Nareszcie! To określenie powtarzali wszyscy po meczu wygranym przez piłkarki ręczne Carlos Astol z Dablex AZS AWFiS Gdańsk, który obejrzało ponad 500 widzów. Nie ma się czemu dziwić, skoro zawodniczki z Jeleniej Góry, które stać na dużo lepszą grę, do tej pory przegrały pięć spotkań w tym sezonie i wygrały tylko jeden mecz z outsiderem – AZS AWF Warszawa i to z niemałym trudem.
Mecz w wykonaniu jeleniogórzanek mógł się podobać, bo zagrały z zębem, właściwą dla nich kiedyś sportową złością i pokazały charakter, bo można było się załamać, gdy po paru minutach przegrywały z rywalkami 0:4.
Potem wzięły się do roboty i zasłużenie wygrały to spotkanie.
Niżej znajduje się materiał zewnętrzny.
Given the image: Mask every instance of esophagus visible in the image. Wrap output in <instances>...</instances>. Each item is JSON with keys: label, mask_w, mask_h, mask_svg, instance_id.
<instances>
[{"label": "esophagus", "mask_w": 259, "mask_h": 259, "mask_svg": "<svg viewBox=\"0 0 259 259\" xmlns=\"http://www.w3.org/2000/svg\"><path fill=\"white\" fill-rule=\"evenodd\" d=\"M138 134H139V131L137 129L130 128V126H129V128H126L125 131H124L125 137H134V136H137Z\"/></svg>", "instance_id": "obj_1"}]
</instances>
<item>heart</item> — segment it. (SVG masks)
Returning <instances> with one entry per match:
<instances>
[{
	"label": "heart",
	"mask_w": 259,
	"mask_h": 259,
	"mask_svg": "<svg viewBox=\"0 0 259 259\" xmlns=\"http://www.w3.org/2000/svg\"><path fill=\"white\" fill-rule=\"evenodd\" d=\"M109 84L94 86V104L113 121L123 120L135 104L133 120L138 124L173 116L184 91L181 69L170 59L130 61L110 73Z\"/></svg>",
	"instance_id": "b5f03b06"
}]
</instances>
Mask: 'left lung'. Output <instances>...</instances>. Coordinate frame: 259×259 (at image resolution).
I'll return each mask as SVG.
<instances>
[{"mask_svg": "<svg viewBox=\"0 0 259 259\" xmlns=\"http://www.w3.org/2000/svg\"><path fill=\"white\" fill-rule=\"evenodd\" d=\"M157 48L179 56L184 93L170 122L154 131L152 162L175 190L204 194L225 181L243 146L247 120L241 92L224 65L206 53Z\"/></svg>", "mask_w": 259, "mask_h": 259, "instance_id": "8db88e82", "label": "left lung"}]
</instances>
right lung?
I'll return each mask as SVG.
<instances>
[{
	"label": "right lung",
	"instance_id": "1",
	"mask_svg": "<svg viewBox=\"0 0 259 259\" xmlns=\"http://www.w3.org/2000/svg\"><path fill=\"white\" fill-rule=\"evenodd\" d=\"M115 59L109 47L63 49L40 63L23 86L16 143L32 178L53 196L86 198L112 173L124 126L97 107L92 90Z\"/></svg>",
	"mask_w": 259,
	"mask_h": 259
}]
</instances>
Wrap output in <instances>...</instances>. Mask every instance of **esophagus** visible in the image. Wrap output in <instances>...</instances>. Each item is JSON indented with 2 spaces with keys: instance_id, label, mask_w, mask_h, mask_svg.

Zaznaczyć trzeba, że wszystkie dziewczyny zagrały na pełnych obrotach, a Agnieszka Szalek w bramce otrzymała za swoje udane interwencje najlepszą nagrodę od kibiców, którzy kilka razy skandowali okrzyk: mamy nareszcie bramkarkę!
CARLOS ASTOL JELENIA GÓRA - DABLEX AZS AWFiS GDAŃSK 34:29 (17:15)
CARLOS ASTOL: Szalek, Baranowska - Gęga 14, Fursewicz 6, Stochaj 4, Latyszewska 3, Oreszczuk 3, Kaczyńska 2, Dąbrowska 1, Kobzar 1, Pylypiuk i Kocela.
DABLEX: Mikszto, Brzezińska - Kowalewska 9, Knoroz 7, Szwed 6, Mielczewska 5, Sawicka 1, Koniuszaniec 1, Taczyńska, Kordunowska.